# How to vectorize this Wordle code?

Hello to everyone. I learn Octave by doing problems. I have function for Wordle but it is slow with loops. How to vectorize it?

``````# given a guessword and the actualword with n letters each,
# this function computes a vector "result" of length n, where
# result(i) == 2 if the ith letter of guessword is present in actualword in the same place
# result(i) == 1 if the ith letter of guessword is present in actualword in a different place
# result(i) == 0 if the ith letter of guessword is not present in actualword at all

function result = getvector (guessword, actualword)
n = length(guessword);
result = zeros(1,n);
used = (guessword == actualword);
result(used) = 2;

for i = find (result==0)
for j = find ((actualword == guessword(i)) & ~used)
if (j ~= i)
result(i) = 1;
used(j) = 1;
end
end
end
endfunction
``````

It is needed to handle repeated letters properly, so if the actual word is “abbey” and the guess is “babby”, then the result is `[1 1 2 0 2]`.

But writing `actualword' == guessword` gave a 5x5 matrix that I did not know how to use.

OS: Windows and Linux both.
Octave: 6.4.0 (Linux distro), 7.1.0 (Windows installed from official Octave website)
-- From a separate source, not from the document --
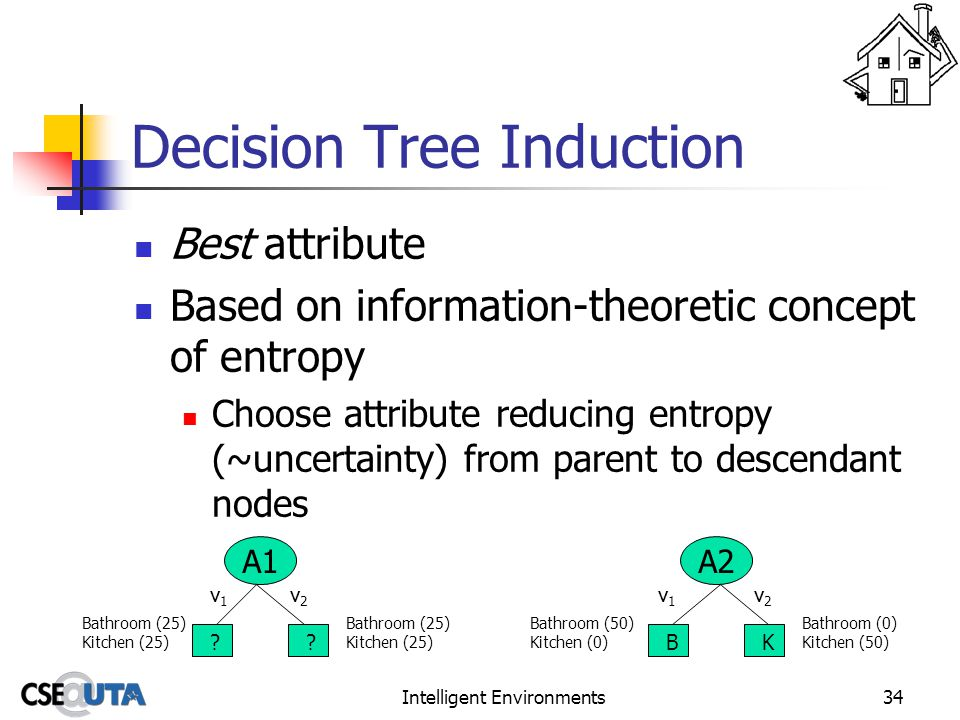 Intelligent Environments34 Decision Tree Induction Best attribute Based on information-theoretic concept of entropy Choose attribute reducing entropy (~uncertainty) from parent to descendant nodes A1A2 Bathroom (0) Kitchen (50) Bathroom (50) Kitchen (0) Bathroom (25) Kitchen (25) Bathroom (25) Kitchen (25) BK v2v2 v1v1 v1v1 v2v2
`ismember` is what you are looking for

``````function result = getvector (guessword, actualword)
result=ismember(guessword, actualword);
result=double(result);
result(actualword==guessword)=2;
``````
``````guessword='babby';
actualword='abbey';
getvector(guessword,actualword)

ans =

1     1     2     0     2
``````
2 Likes

This is a step in the right direction but doesn’t seem quite right. If the actual word were “abbot” and the guess is “abcde” then `ismember (actual, guess)` is `[1 1 1 0 0]` and incrementing matching elements to 2 makes it `[2 2 1 0 0]` which gives the erroneous impression that the actual word “abbot” has the letter “c”. Should that be `ismember (guess, actual) ` instead of the other way round?
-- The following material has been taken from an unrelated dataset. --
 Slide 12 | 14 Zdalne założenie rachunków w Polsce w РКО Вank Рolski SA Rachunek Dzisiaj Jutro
To the OP: depending on how many times you’re calling that function, you could also write it in C++ and turn it into an oct file that you can call from Octave. See `mkoctfile` for more to see if that matches your needs.

1 Like

you are right - should flip the two parameters in the `ismember` call.

I realized that doesn’t work either. Take the guess to be “hooch” and the actual to be “orate”. Then `ismember (guess, actual)` is `[0 1 1 0 0]` and `ismember (actual, guess)` is `[1 0 0 0 0]` but the correct result should be `[0 1 0 0 0]` indicating that there is one letter O (not two) in the actual word but it is not in the second place. Is there any function that takes a 0/1 vector and retains only the first `K` 1s and changes all 1s beyond that to 0? It’s tough to vectorize that without using `find` and a loop.
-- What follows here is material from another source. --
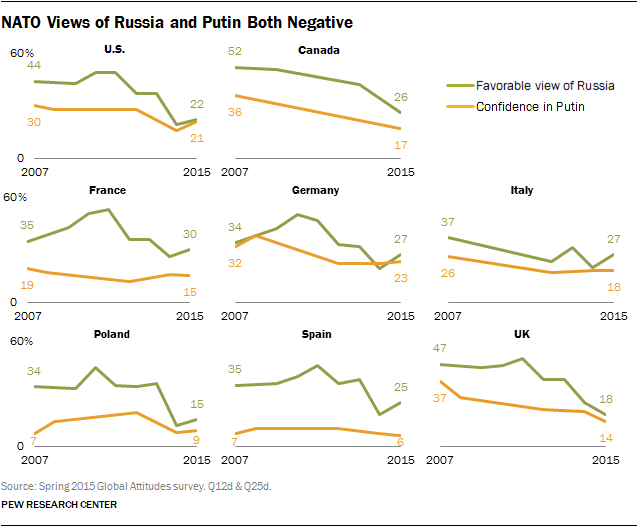 NATO Views of Russia and Putin Both Negative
I’m not sure I understand, but maybe you mean

``````v = [0 1 1 0 0];
v(cumsum(v) > 1) = 0;
``````

?

Loops are slower than vectorized code, but this code itself is not slow. As long as loop counts are low it is okay to use them. In this case, Wordle uses words of length 5 which meets the low loop count criteria. To test, I put your code into the file `wordle.m` and then ran this benchmark

``````g = "hooch";  w = "orate";
tic; for i = 1:1e4, wordle (g, w); end; bm = toc
bm = 0.6577
octave:16> bm / 1e4
ans = 6.5767e-05
``````

Average running time is 66 microseconds per function call which is quite small.

For fun and for educational purposes you could try to vectorize the code, but it isn’t necessary for performance.